> _WHAT YOU ARE ASKED TO DO_
For the records below, say how many lines contain the string "javascript". Give no other text.

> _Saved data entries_
========================================

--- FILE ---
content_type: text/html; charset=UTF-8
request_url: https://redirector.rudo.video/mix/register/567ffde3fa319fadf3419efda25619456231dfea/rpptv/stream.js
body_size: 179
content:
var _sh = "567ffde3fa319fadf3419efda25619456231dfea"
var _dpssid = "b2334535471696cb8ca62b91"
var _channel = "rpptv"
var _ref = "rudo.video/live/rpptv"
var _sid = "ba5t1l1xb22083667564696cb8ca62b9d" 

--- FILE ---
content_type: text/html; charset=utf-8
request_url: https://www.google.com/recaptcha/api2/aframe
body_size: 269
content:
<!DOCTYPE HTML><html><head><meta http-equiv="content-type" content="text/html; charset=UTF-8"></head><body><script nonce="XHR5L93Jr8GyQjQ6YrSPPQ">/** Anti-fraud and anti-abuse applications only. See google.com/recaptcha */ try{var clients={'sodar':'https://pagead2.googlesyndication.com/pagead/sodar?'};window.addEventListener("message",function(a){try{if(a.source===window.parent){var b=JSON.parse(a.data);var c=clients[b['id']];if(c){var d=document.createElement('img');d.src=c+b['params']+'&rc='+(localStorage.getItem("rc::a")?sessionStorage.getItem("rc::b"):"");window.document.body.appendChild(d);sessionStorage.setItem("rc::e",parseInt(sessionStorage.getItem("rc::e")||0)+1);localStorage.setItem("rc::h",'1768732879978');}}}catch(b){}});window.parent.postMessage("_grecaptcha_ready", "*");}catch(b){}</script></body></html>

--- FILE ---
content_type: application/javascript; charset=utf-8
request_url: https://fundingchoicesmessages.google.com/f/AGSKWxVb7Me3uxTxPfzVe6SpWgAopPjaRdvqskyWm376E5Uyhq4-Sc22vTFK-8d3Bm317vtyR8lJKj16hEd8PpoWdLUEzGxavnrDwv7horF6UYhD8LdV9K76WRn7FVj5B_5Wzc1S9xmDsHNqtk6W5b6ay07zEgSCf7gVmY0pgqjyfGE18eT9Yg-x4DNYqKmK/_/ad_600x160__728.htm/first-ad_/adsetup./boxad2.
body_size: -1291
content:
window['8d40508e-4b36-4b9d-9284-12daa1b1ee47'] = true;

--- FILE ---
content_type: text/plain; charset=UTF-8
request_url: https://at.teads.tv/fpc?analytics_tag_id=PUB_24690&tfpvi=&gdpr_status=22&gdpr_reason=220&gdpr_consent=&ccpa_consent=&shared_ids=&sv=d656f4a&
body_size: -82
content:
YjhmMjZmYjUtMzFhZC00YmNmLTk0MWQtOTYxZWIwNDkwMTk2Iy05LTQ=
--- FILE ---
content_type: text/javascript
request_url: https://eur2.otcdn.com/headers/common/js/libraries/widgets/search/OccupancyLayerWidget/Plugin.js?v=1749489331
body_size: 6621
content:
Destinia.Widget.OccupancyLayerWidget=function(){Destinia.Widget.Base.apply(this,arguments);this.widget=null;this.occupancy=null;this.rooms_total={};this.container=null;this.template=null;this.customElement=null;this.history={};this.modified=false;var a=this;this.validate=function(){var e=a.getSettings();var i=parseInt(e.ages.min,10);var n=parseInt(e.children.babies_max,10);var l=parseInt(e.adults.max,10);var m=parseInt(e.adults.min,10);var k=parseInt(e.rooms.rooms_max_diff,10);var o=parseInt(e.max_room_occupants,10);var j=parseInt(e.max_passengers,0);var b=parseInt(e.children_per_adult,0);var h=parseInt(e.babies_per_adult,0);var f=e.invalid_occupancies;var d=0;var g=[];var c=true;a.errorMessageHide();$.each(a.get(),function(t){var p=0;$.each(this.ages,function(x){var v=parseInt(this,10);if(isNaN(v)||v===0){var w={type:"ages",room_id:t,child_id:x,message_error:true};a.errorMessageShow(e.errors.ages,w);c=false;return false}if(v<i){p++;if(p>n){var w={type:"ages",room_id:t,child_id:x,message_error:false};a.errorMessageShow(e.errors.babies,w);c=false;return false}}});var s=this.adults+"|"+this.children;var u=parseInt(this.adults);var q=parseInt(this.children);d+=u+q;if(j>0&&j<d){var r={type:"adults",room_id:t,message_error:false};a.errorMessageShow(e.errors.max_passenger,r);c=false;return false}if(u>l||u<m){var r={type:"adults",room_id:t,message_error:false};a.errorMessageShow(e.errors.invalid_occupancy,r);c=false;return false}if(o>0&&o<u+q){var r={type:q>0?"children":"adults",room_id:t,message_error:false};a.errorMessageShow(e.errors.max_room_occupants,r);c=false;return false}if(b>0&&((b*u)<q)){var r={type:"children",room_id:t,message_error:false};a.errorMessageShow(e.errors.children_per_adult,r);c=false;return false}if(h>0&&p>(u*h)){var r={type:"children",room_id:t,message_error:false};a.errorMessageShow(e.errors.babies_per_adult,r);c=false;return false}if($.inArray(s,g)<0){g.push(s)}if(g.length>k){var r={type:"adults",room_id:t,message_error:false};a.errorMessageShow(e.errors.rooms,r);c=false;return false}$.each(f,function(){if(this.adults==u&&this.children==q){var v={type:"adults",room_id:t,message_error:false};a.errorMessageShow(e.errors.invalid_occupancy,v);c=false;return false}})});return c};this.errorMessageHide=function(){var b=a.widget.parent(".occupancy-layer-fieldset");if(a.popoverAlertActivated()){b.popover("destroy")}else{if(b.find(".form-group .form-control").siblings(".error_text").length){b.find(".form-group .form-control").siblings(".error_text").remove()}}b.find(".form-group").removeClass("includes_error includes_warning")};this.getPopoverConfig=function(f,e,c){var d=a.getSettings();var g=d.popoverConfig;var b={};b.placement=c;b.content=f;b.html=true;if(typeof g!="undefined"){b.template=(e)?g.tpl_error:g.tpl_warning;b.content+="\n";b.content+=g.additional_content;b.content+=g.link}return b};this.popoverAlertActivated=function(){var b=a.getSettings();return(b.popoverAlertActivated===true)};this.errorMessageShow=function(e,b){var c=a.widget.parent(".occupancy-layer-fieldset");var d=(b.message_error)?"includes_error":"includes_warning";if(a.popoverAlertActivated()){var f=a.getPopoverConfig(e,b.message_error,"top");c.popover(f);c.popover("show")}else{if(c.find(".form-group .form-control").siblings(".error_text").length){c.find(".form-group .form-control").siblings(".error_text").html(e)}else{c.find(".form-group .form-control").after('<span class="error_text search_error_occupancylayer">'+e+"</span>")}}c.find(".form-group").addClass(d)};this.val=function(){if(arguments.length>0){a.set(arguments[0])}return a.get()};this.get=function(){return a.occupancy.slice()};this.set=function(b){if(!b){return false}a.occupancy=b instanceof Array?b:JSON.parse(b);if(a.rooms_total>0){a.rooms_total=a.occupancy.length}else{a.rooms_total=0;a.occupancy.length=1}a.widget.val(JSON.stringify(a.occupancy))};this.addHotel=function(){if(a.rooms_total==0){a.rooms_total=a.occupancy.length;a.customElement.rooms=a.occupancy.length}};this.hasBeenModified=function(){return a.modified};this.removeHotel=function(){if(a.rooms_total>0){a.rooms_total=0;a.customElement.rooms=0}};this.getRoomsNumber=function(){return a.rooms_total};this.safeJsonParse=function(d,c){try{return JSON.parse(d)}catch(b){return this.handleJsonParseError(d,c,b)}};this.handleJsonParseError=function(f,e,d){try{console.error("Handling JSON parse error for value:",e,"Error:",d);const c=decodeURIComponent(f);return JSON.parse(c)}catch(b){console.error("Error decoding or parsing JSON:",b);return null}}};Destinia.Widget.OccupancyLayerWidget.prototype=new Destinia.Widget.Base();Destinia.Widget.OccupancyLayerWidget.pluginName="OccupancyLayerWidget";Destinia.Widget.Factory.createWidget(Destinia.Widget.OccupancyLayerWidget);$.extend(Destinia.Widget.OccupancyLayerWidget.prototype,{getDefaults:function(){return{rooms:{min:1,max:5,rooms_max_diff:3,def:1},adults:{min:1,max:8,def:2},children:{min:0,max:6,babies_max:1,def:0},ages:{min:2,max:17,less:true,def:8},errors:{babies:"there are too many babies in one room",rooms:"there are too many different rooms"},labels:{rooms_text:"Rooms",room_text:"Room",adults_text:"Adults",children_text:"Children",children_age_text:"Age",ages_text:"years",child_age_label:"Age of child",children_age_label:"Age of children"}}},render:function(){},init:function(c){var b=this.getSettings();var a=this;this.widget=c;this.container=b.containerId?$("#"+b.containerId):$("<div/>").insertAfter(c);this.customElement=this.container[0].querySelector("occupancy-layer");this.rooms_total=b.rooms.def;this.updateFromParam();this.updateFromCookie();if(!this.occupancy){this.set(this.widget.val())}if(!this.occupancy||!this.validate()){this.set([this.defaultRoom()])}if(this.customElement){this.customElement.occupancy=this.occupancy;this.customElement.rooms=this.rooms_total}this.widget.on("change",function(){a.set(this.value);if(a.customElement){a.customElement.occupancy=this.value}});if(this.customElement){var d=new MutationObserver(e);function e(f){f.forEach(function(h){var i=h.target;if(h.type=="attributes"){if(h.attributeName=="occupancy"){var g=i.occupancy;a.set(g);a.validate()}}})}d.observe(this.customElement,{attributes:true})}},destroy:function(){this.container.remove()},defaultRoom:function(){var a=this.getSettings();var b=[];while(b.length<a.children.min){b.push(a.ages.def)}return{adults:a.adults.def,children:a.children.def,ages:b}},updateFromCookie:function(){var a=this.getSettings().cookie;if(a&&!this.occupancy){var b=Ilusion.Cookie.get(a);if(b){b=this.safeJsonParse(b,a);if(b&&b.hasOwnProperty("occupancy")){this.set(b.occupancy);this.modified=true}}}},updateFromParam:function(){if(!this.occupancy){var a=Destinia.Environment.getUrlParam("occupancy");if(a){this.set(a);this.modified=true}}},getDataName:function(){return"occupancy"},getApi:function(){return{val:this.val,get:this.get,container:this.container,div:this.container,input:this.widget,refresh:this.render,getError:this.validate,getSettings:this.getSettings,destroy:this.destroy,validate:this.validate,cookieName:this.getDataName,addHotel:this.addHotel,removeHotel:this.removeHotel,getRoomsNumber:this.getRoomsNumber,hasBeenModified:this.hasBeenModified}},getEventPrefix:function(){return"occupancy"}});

========================================

> _COMPLETED TASK_
2